Defina langsung menoleh ke arah sumber suara datang, meski terasa enggang meladeni, namun Defina harus menghargai, secara yang manggil adalah bos dari bagian marketing yang merupakan atasan langsung dirinya.
"Sial" umpatnya dalam hati. Bicara dengannya sama saja cari masalah secara pria ini adalah saingan berat sang suami dalam bisnis.
"Mau pulang bareng?, sekefo aja jika jalur barat ada pohon tumbang, kemungkinan besar taksi yang kamu pesan menjadi salah satu kendaraan yang terjebak di sana." Jelasnya panjang lebar.

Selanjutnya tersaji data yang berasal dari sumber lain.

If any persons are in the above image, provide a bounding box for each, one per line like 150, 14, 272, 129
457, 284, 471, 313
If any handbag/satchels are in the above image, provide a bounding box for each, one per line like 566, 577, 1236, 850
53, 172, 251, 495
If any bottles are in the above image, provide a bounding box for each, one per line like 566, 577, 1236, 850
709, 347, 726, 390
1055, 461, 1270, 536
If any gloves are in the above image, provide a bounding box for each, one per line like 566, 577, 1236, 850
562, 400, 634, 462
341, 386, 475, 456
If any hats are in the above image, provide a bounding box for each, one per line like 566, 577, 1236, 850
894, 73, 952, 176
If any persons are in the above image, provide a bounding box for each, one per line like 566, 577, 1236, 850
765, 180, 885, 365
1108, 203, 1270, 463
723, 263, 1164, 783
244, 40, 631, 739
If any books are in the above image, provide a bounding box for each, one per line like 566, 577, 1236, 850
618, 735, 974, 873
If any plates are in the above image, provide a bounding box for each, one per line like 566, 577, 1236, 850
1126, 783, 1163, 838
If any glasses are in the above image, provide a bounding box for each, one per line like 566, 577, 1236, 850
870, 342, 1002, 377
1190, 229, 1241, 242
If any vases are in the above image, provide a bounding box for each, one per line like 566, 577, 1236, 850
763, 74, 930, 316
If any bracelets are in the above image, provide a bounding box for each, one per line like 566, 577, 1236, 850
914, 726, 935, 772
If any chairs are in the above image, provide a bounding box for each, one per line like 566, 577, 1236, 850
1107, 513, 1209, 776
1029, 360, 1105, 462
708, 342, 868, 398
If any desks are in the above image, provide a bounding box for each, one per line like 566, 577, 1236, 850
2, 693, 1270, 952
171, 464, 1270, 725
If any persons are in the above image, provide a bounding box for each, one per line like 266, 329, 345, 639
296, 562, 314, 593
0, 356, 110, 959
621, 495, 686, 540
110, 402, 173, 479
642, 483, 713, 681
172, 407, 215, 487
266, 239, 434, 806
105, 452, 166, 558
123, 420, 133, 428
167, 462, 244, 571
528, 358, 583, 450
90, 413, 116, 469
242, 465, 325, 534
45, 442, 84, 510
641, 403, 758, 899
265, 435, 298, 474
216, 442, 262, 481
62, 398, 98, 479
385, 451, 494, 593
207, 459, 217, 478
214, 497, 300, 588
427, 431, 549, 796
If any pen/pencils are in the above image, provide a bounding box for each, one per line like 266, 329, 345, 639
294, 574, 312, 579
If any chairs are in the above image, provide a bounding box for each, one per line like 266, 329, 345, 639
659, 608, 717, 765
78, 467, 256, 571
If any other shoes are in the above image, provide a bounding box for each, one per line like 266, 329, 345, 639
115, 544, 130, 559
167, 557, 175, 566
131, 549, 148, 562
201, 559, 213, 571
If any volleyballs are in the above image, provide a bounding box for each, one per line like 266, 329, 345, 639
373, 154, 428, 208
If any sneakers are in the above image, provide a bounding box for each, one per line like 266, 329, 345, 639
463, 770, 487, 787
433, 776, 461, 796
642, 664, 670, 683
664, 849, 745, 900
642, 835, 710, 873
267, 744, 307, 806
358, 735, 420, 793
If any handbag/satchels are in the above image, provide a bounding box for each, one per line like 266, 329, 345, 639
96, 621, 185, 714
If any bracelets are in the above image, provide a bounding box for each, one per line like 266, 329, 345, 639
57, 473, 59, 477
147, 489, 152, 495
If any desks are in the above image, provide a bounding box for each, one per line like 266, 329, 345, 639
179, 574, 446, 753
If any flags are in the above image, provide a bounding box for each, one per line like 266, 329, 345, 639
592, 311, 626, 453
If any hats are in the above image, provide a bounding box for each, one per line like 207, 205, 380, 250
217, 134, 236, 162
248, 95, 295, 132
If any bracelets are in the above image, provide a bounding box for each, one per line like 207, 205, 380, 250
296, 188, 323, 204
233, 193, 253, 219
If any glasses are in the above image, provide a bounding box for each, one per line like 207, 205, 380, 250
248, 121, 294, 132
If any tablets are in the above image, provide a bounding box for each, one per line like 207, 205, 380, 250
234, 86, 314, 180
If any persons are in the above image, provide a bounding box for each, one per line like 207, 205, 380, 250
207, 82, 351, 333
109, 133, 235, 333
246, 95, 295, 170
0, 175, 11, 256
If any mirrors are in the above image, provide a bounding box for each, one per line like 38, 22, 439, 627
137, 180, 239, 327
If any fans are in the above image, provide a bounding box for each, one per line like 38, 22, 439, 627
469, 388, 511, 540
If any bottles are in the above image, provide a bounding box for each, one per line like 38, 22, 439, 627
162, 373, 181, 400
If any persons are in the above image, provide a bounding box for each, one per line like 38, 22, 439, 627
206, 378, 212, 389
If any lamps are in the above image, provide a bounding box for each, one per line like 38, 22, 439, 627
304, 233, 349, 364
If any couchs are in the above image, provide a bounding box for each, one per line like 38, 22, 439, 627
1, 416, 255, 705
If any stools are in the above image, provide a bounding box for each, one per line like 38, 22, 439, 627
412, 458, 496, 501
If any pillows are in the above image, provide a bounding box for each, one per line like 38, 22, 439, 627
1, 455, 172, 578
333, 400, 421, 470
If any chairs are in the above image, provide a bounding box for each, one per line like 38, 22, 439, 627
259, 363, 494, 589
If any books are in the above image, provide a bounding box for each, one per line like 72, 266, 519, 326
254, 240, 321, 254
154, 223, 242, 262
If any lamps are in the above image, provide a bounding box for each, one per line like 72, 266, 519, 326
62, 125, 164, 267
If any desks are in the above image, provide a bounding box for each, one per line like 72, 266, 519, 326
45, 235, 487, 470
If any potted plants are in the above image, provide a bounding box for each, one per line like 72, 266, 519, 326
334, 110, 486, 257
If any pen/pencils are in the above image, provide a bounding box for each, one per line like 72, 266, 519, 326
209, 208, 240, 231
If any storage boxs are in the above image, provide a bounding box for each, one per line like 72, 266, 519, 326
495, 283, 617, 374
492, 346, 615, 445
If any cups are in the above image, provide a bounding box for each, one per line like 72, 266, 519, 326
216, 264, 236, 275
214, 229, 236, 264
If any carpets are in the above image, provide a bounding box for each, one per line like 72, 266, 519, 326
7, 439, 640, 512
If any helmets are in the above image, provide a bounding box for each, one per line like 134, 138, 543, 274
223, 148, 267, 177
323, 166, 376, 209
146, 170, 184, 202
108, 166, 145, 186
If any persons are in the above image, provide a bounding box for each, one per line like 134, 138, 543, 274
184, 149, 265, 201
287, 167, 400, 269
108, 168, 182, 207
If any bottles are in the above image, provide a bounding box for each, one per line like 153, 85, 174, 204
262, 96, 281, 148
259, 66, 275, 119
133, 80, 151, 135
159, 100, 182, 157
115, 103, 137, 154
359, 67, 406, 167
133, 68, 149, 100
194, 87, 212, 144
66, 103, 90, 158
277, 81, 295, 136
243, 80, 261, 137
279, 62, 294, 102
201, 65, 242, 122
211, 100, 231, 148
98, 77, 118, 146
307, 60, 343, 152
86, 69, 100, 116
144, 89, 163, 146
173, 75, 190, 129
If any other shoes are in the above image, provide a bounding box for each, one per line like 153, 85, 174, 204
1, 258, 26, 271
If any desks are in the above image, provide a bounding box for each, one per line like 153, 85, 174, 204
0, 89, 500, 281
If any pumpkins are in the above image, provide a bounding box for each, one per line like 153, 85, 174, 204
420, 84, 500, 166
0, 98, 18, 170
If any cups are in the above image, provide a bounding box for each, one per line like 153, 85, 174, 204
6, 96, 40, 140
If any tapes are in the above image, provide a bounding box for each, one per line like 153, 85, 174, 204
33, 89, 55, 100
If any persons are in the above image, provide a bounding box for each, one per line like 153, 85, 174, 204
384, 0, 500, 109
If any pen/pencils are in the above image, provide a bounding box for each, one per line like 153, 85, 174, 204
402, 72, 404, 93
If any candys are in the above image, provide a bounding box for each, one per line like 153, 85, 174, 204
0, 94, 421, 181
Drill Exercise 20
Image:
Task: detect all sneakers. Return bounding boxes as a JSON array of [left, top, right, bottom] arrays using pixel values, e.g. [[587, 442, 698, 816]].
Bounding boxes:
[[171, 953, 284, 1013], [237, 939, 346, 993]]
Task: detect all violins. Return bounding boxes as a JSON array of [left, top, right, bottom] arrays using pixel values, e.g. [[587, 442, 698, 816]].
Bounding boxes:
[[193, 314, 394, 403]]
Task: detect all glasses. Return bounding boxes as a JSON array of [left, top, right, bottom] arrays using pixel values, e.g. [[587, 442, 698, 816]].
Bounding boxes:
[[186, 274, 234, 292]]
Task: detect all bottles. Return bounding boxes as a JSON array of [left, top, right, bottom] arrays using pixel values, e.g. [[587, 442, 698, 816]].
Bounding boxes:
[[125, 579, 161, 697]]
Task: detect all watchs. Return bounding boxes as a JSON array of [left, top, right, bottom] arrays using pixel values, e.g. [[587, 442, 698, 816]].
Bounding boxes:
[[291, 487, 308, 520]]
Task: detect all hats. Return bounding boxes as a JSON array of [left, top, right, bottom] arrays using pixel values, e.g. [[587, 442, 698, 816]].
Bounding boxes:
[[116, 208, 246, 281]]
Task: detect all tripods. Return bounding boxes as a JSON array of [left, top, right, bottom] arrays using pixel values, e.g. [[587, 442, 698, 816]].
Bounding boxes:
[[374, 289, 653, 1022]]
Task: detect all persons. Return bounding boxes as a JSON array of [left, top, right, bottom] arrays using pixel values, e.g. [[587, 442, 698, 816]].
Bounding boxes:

Aku melihatnya dengan serius mendengar info yang barusan ia sampaikan, ada senyum licik terlukis dari wajahnya, "Dasar buaya, pandainya ia membuat alibi, agar aku terjebak dengannya." celetukku meski ia masih dihadapan ku sekarang.
"Tak percaya, nih liat dengan mata kepala sendiri, biar otak kamu jernih dari pikiran menuduh." Cukup terkejut saat aku melihat sendiri berita tersebut yang mungkin sudah beredar ramai di medsos, secara jaman sekarang gak butuh sedetik aja semua udah viral di mana-mana.
Terdiam untuk sesaat, aku berpikir tak mungkin aku menghubungi suami ku untuk menjemput sedang perjalanan yang ditempuh yang merupakan alternatif lain jarak tempuh hampir dia kali lipat. " Kelamaan mikir, ayo cepetan, sebelum aku berubah pikiran." sambil menarik tangan ku dan berjalan kearah area parkir. Aku terpaksa ngikut saja, menimbang tak ada pilihan lain.
"Kenapa sih, mikir lama ?, dia itu playboy jangan terlalu setia jadi istri entar diselingkuhin baru tau rasa." ucapannya ngalir begitu saja, tanpa filter ataupun basa basi.
Risih, resah, cemas, jengkel, semua campur aduk, andai ada pilihan lain saat ini, ogah amat aku sekarang nebeng dengannya. Bilangnya suamiku playboy, dia lupa predikat yang tersematkan padanya, "sesama playboy dilarang sok nasehatin, ngaca dulu sana, baru bilangin orang." balas ku tanpa ampun.
"Hahaha..." malah tertawa lebar, tepat dihadapan ku.
"Naif bangat jadi istri" lanjutnya kelewat santuy.
"Mas, niat amat sih jelekin orang," balas ku sedikit emosi.
"Bukan menjelekkan Fin, tapi mengingatkan...!" jelasnya sekali lagi.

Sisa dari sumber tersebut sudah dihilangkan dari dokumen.